[Prompt]:
Copy out, word for word, the stretch of the records below running from the line containing "Looking at this" through the end of the records.

== Source data ==

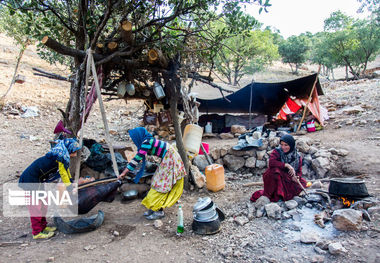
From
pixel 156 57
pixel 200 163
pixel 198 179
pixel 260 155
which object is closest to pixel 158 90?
pixel 156 57

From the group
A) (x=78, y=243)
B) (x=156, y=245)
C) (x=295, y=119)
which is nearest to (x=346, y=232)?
(x=156, y=245)

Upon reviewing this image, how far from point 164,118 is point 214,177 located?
482cm

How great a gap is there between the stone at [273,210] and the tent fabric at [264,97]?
4.80 metres

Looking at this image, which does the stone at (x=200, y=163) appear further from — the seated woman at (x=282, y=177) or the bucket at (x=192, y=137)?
the seated woman at (x=282, y=177)

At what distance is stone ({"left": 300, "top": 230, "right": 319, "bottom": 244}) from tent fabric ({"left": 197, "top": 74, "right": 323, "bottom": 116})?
5404 millimetres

===

[Correct answer]:
Looking at this image, which does the stone at (x=200, y=163) appear further from — the seated woman at (x=282, y=177) or the bucket at (x=192, y=137)?
the seated woman at (x=282, y=177)

At what distance is stone ({"left": 300, "top": 230, "right": 319, "bottom": 244}) from tent fabric ({"left": 197, "top": 74, "right": 323, "bottom": 116})?
5404 millimetres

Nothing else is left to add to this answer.